*Исходный текст:*
========================

По многим причинам в 80-е и 90-е годы ученые-медики уделяли мало внимания мелодически-интонационной терапии у больных с тяжелой застывшей афазией Брока, так же как и механизмам ее возникновения. Тем не менее специалисты по музыкальной терапии продолжали наблюдать, что во многих случаях такое лечение позволяет добиться весьма значительного улучшения состояния больных.
В недавно опубликованной работе Готфрида Шлауга и его коллег приведены данные по активности головного мозга восьми пациентов, проходивших курс мелодически-интонационной терапии (с каждым больным было проведено семьдесят пять сеансов в ходе интенсивного курса). Шлауг и соавторы сообщают, что у всех этих больных «были показаны значимые изменения в уровне речевой продукции и в активности лобно-височной сети правого полушария при произнесении простых слов и фраз, подтвержденные данными МРТ». Шлауг показал мне видеозаписи поведения больных: изменения действительно поразительны. В начале лечения многие из них были не в состоянии членораздельно назвать адрес своего проживания. После курса мелодически-интонационной терапии больные с легкостью отвечали на подобные вопросы и даже добавляли детали, о которых их не просили. По крайней мере, эти больные овладели способностью к пропозициональной речи. Эти поведенческие и анатомические изменения сохранялись у них на протяжении нескольких месяцев после окончания курса лечения.

========================

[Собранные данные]
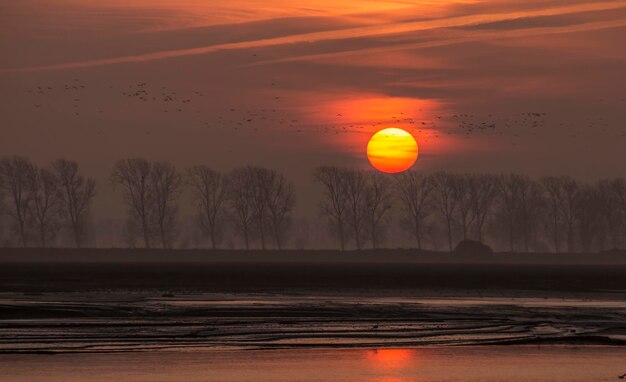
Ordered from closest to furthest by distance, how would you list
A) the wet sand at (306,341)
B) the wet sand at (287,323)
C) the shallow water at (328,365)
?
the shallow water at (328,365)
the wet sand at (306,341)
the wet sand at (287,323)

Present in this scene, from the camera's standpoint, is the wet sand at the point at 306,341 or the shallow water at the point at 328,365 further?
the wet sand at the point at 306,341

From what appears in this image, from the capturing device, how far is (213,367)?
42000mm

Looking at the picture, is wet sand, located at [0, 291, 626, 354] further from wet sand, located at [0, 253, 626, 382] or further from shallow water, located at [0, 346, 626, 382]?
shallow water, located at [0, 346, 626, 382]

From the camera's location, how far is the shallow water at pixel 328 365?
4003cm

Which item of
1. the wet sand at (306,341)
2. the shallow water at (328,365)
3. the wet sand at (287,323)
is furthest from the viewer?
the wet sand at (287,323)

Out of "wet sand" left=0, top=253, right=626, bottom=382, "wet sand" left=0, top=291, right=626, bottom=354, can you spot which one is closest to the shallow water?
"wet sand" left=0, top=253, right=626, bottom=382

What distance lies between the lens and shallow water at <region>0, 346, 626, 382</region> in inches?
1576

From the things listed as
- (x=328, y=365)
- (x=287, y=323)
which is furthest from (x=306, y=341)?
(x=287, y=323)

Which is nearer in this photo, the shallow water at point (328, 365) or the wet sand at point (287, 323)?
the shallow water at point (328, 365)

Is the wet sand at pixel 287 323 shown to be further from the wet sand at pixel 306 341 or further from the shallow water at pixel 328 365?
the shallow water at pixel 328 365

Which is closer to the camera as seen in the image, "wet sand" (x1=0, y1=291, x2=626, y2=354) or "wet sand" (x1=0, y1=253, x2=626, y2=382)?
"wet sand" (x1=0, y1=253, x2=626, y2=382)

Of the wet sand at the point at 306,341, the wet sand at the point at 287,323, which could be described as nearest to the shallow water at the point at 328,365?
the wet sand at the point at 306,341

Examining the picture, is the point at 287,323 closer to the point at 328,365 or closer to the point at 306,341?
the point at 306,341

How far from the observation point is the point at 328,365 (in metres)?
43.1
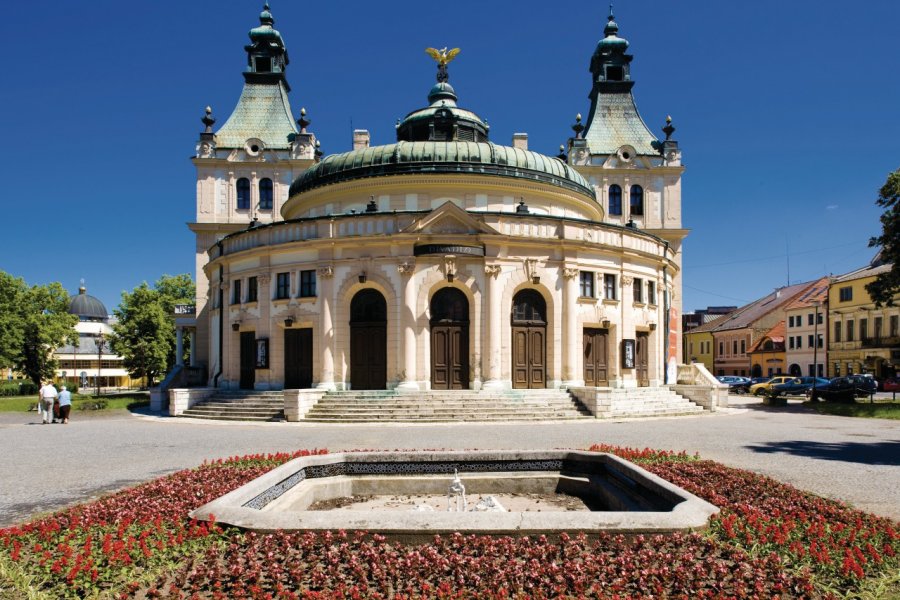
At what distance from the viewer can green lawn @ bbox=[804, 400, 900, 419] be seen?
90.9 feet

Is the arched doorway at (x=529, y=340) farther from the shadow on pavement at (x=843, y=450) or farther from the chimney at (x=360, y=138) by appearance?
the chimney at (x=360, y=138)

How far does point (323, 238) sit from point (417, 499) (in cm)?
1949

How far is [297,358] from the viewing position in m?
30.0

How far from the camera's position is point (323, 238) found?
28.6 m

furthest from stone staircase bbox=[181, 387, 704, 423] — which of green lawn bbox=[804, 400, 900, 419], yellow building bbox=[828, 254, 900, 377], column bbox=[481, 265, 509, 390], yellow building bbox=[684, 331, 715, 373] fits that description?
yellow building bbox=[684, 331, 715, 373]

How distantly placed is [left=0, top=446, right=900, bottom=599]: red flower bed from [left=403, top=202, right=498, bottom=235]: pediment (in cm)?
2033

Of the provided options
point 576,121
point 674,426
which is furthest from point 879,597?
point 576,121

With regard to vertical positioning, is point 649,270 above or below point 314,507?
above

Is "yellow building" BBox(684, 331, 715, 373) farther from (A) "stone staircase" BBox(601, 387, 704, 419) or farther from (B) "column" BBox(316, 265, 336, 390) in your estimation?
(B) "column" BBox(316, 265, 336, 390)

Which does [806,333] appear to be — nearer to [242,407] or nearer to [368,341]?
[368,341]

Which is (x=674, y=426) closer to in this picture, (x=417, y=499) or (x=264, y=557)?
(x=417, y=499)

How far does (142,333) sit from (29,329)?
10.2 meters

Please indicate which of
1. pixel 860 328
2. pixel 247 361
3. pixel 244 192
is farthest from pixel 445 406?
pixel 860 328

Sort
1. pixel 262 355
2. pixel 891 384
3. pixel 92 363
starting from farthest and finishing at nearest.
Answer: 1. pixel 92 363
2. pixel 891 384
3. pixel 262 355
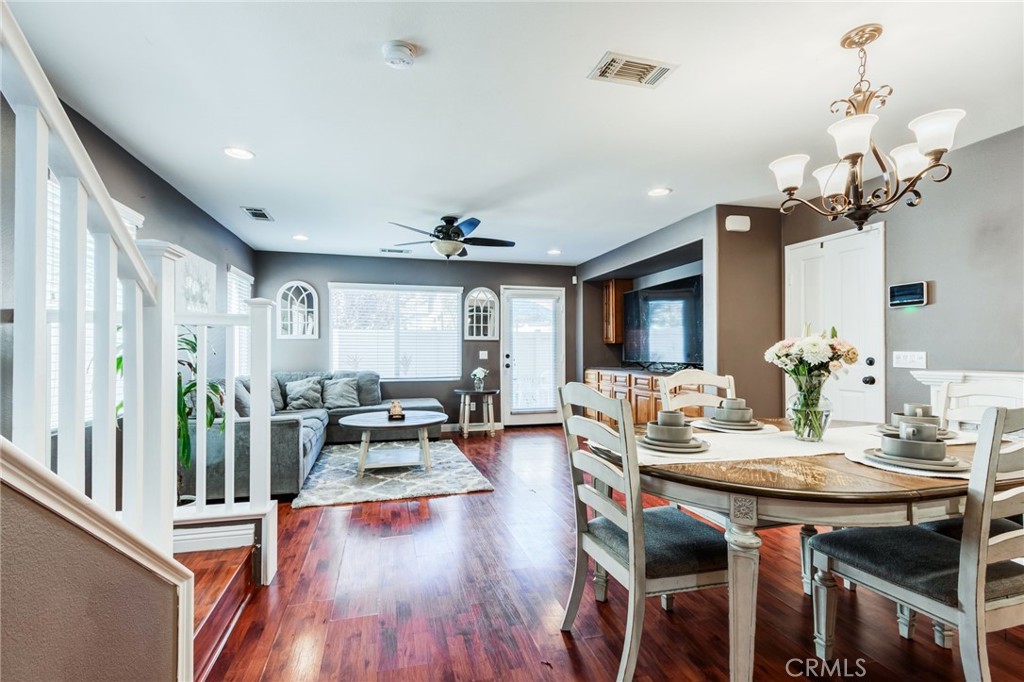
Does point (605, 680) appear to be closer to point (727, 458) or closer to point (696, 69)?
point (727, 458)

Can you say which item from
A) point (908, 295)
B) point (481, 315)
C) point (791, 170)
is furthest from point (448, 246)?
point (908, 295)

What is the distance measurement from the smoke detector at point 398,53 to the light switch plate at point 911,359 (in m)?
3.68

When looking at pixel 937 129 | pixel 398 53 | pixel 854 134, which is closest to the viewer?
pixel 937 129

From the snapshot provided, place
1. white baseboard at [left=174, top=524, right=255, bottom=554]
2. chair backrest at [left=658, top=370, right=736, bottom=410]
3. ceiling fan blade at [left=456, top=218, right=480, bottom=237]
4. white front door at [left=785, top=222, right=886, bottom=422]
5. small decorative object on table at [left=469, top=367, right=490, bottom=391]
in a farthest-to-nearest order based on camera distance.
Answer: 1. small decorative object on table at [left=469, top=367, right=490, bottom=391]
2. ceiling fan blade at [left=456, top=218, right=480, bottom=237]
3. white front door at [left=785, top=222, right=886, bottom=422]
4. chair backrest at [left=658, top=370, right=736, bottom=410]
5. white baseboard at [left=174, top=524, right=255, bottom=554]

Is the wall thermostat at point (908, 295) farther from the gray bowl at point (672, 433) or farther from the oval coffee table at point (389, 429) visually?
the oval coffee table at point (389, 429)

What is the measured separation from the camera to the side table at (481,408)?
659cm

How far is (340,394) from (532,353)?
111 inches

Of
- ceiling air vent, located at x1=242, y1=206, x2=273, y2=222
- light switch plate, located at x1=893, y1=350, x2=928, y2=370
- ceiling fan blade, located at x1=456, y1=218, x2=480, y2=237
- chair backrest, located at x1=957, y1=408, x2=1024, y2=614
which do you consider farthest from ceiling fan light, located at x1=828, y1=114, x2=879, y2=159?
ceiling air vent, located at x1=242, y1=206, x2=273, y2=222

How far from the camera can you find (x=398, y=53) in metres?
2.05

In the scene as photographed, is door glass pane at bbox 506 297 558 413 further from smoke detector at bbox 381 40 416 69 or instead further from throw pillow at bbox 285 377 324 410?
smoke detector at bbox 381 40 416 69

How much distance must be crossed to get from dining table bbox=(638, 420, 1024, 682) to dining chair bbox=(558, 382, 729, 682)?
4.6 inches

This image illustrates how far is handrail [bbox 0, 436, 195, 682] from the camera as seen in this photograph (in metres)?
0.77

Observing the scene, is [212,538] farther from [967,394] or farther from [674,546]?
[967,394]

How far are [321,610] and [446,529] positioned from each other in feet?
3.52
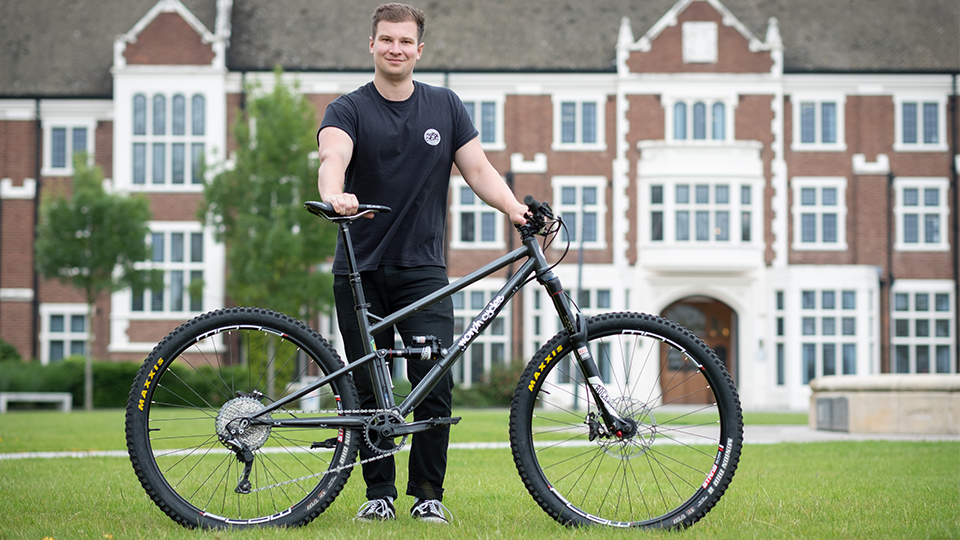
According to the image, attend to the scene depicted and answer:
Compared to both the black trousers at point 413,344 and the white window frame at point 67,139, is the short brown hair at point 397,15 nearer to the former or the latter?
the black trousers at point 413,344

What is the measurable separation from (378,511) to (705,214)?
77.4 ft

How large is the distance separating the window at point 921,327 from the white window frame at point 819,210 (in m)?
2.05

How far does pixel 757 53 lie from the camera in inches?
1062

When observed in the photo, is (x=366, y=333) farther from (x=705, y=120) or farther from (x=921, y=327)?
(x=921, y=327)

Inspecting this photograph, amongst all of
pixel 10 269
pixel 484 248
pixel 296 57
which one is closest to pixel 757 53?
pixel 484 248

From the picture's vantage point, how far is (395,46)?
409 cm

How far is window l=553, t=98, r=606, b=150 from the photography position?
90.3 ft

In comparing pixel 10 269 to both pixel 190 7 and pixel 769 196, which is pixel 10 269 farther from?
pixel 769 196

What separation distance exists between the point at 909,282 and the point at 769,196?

========================

*Список заданий:*
1/ Определите, соответствуют ли тексту о мелодически-интонационной терапии утверждения (a), (b) и (c). На каждое ответьте «да» или «нет» и приведите точную цитату из текста, которая это решает. (a) В работе Шлауга и его коллег приведены данные по восьми пациентам. (b) С каждым больным провели пятьдесят сеансов. (c) Изменения у больных исчезли сразу после окончания курса лечения.
2/ Допишите следующую часть текста о мелодически-интонационной терапии. Начните сразу после его последнего предложения.

*Письменные ответы:*
1/
(a) Да: «приведены данные по активности головного мозга восьми пациентов».
(b) Нет: «с каждым больным было проведено семьдесят пять сеансов».
(c) Нет: «Эти поведенческие и анатомические изменения сохранялись у них на протяжении нескольких месяцев после окончания курса лечения».

2/
По мнению Шлауга, «нервные процессы, лежащие в основе восстановления речевых способностей после инсультов, остаются в целом неизвестными и поэтому не учитываются при проведении большинства методик лечения афазии». По крайней мере, мелодически-интонационная терапия доказала, что она «идеально подходит для облегчения восстановления речи у больных с застывшей афазией, в частности, у больных с обширными поражениями левого полушария, для которых единственный выход – это мобилизация речевых областей правого полушария головного мозга».
За последние двадцать лет мы перестали удивляться потрясающему феномену пластичности коры головного мозга. Например, слуховая кора может быть использована мозгом для обработки зрительной информации у больных с врожденной глухотой, а зрительная кора у слепых может брать на себя функции слуховой и тактильной коры. Но еще более удивительным представляется тот факт, что правое полушарие, которое в обычных условиях является вместилищем рудиментарных лингвистических способностей, можно в течение трех месяцев упорного обучения превратить в эффективный лингвистический орган и что музыка играет в этом ключевую роль.